#### Texte
La guerre des tranchées, c'est un décor unique, minimal,
tout le monde avec le même uniforme. Je me suis un peu
retrouvé dans la situation de quelqu'un d'autre qui devrait
dessiner les Schtroumpfs. En plus, les tranchées, on imagine
tout de suite la boue. Là, le sol est gelé, ça fait une
guerre un peu proprette. Je n'avais pas l'habitude de
dessiner des scènes de bataille, je l'ai fait comme quand je
jouais aux petits soldats, gamin, mon dessin est un peu
figé. Chez moi, beaucoup passe par les regards plus que par
les mouvements. Et j'aime bien mettre en scène des lieux,
j'ai aussi un goût pour le bâti, l'urbain, ce n'est pas par
hasard que j'ai fait des études d'architecture.
Quelle
est pour vous l'importance du voyage ?
croquis J'aime bien partir, être dans des villes où je suis
complètement étranger. Il y a un plaisir d'être ailleurs, de
s'imprégner de nouvelles sensations, ressentir de nouvelles
atmosphères. C'est une source d'inspiration. Petit, j'étais
fou de cartes, d'atlas. Maintenant, ça me plaît de lire ce
truc abstrait, mettre le doigt sur un point en Afrique et
que je sache à quoi ça ressemble, ce que ça sent, j'ai
besoin de connaître le maximum d'endroits. Je pars dans des
îles pour mes vacances et, quand je suis invité à des
manifestations d'auteurs à l'étranger, j'essaie toujours de
prolonger mon séjour, que ce soit en Roumanie ou à Beyrouth.

#### Consigne 1
Extrais l'entretien ci-dessus en entier, mot pour mot.

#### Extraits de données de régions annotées
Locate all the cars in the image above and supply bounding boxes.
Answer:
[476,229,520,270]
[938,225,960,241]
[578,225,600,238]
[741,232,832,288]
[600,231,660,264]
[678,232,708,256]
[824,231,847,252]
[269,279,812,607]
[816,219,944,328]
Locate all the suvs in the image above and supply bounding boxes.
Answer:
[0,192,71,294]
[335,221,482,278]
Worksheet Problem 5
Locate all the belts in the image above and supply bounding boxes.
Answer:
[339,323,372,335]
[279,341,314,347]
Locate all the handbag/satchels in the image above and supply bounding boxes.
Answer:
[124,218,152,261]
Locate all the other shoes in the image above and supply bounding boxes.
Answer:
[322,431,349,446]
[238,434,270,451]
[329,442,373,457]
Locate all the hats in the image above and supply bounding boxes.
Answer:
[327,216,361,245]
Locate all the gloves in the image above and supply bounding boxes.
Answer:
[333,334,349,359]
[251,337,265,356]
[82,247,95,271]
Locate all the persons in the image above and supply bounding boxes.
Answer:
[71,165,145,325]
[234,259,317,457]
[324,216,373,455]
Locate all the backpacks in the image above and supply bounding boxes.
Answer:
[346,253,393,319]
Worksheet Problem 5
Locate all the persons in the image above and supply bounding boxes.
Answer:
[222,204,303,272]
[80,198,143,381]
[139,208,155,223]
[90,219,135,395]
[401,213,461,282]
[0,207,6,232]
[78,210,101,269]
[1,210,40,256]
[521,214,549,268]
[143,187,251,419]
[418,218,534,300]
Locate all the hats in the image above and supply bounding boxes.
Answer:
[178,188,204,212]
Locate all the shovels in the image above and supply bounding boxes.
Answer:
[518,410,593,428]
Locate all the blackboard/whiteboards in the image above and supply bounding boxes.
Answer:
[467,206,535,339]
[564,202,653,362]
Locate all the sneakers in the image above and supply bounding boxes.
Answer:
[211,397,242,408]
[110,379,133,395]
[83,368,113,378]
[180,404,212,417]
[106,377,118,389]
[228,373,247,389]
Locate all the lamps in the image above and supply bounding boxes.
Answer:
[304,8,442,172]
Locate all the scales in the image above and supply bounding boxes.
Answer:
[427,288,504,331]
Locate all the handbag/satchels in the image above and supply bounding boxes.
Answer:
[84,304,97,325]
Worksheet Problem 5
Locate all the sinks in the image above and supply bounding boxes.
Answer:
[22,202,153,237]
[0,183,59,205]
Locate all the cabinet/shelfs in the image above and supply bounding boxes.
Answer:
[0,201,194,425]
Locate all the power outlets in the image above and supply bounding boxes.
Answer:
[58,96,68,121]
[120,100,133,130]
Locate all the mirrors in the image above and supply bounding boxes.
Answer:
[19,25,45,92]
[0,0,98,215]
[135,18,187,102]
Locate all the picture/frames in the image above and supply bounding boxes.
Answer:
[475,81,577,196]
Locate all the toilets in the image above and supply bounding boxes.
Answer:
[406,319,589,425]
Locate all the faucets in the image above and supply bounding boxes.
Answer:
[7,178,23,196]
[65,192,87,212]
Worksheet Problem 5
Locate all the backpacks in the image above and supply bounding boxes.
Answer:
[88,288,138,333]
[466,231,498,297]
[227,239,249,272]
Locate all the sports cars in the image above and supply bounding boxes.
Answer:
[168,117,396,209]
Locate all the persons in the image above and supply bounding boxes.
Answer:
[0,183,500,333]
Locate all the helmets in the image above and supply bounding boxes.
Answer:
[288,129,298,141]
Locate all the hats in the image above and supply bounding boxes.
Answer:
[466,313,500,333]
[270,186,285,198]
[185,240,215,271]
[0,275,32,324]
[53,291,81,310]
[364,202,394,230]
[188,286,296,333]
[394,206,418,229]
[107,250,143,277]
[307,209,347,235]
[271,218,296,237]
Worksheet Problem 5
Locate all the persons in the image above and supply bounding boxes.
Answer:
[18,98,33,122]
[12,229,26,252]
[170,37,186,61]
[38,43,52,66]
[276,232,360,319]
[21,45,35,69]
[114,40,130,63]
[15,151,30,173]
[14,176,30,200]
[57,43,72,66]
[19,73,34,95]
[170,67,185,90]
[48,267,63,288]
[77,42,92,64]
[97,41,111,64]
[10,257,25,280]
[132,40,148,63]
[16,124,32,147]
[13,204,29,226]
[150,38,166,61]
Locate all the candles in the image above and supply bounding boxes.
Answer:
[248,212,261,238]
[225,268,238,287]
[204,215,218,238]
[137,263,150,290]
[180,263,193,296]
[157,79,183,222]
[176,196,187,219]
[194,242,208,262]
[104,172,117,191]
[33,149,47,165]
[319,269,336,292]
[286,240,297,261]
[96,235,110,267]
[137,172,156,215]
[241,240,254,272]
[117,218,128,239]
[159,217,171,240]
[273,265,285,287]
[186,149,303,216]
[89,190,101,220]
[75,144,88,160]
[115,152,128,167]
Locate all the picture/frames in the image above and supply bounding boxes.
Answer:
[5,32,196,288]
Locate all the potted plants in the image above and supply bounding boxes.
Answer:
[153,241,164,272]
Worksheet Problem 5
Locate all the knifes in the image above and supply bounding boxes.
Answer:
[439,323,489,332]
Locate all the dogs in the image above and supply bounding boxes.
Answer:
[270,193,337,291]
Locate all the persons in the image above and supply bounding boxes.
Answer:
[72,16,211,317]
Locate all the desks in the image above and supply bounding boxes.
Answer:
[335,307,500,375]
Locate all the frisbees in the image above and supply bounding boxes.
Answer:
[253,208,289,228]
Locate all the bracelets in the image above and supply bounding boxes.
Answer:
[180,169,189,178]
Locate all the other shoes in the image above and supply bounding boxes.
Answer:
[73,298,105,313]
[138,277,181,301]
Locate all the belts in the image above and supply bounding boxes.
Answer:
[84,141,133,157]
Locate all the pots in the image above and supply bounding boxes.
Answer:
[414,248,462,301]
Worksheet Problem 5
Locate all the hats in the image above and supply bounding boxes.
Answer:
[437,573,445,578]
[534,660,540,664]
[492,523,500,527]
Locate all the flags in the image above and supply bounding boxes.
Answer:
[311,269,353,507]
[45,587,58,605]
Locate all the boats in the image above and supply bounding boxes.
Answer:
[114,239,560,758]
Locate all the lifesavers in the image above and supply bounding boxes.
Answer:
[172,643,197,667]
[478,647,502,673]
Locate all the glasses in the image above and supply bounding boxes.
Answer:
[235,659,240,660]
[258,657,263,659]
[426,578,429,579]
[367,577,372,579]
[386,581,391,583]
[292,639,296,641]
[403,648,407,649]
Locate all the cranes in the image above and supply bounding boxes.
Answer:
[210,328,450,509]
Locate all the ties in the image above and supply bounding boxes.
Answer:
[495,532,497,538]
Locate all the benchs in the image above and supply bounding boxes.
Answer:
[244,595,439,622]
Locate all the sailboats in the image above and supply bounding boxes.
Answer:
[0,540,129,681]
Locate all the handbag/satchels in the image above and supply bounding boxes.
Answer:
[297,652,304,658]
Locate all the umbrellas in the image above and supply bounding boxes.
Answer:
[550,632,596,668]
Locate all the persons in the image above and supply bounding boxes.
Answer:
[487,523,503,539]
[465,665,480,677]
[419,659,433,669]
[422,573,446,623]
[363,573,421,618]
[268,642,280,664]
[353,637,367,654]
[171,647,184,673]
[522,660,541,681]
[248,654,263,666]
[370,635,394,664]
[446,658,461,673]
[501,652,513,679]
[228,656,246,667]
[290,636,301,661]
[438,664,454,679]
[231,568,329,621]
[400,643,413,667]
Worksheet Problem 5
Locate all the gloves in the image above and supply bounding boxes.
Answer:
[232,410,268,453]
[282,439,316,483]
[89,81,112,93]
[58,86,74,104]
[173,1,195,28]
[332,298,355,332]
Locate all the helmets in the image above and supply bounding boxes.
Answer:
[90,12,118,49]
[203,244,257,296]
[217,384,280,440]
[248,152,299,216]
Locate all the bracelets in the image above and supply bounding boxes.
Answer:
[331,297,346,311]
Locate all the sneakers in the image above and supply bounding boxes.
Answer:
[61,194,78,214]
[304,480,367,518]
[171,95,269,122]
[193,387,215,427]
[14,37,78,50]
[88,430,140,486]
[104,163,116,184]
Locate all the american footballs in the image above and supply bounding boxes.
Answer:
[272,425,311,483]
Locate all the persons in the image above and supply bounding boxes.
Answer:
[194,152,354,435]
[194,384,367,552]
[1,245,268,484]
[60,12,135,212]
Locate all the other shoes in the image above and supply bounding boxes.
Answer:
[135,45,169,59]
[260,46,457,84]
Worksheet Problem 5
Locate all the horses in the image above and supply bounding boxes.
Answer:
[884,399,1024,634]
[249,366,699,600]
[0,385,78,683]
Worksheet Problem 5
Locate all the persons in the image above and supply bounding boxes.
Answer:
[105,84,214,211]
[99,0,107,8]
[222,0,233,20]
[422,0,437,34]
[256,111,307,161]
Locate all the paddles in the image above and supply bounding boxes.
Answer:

#### Consigne 2
Dans les entrées, reprends les lignes en commençant par celle qui contient "Locate all the candles" et en finissant par celle qui contient "[253,208,289,228]", toutes deux incluses. Remplace "supply bounding boxes" par "provide bounding boxes" sans rien modifier d'autre.

#### Réponse complète 1
La guerre des tranchées, c'est un décor unique, minimal,
tout le monde avec le même uniforme. Je me suis un peu
retrouvé dans la situation de quelqu'un d'autre qui devrait
dessiner les Schtroumpfs. En plus, les tranchées, on imagine
tout de suite la boue. Là, le sol est gelé, ça fait une
guerre un peu proprette. Je n'avais pas l'habitude de
dessiner des scènes de bataille, je l'ai fait comme quand je
jouais aux petits soldats, gamin, mon dessin est un peu
figé. Chez moi, beaucoup passe par les regards plus que par
les mouvements. Et j'aime bien mettre en scène des lieux,
j'ai aussi un goût pour le bâti, l'urbain, ce n'est pas par
hasard que j'ai fait des études d'architecture.
Quelle
est pour vous l'importance du voyage ?
croquis J'aime bien partir, être dans des villes où je suis
complètement étranger. Il y a un plaisir d'être ailleurs, de
s'imprégner de nouvelles sensations, ressentir de nouvelles
atmosphères. C'est une source d'inspiration. Petit, j'étais
fou de cartes, d'atlas. Maintenant, ça me plaît de lire ce
truc abstrait, mettre le doigt sur un point en Afrique et
que je sache à quoi ça ressemble, ce que ça sent, j'ai
besoin de connaître le maximum d'endroits. Je pars dans des
îles pour mes vacances et, quand je suis invité à des
manifestations d'auteurs à l'étranger, j'essaie toujours de
prolonger mon séjour, que ce soit en Roumanie ou à Beyrouth.

#### Réponse complète 2
Locate all the candles in the image above and provide bounding boxes.
Answer:
[248,212,261,238]
[225,268,238,287]
[204,215,218,238]
[137,263,150,290]
[180,263,193,296]
[157,79,183,222]
[176,196,187,219]
[194,242,208,262]
[104,172,117,191]
[33,149,47,165]
[319,269,336,292]
[286,240,297,261]
[96,235,110,267]
[137,172,156,215]
[241,240,254,272]
[117,218,128,239]
[159,217,171,240]
[273,265,285,287]
[186,149,303,216]
[89,190,101,220]
[75,144,88,160]
[115,152,128,167]
Locate all the picture/frames in the image above and provide bounding boxes.
Answer:
[5,32,196,288]
Locate all the potted plants in the image above and provide bounding boxes.
Answer:
[153,241,164,272]
Worksheet Problem 5
Locate all the knifes in the image above and provide bounding boxes.
Answer:
[439,323,489,332]
Locate all the dogs in the image above and provide bounding boxes.
Answer:
[270,193,337,291]
Locate all the persons in the image above and provide bounding boxes.
Answer:
[72,16,211,317]
Locate all the desks in the image above and provide bounding boxes.
Answer:
[335,307,500,375]
Locate all the frisbees in the image above and provide bounding boxes.
Answer:
[253,208,289,228]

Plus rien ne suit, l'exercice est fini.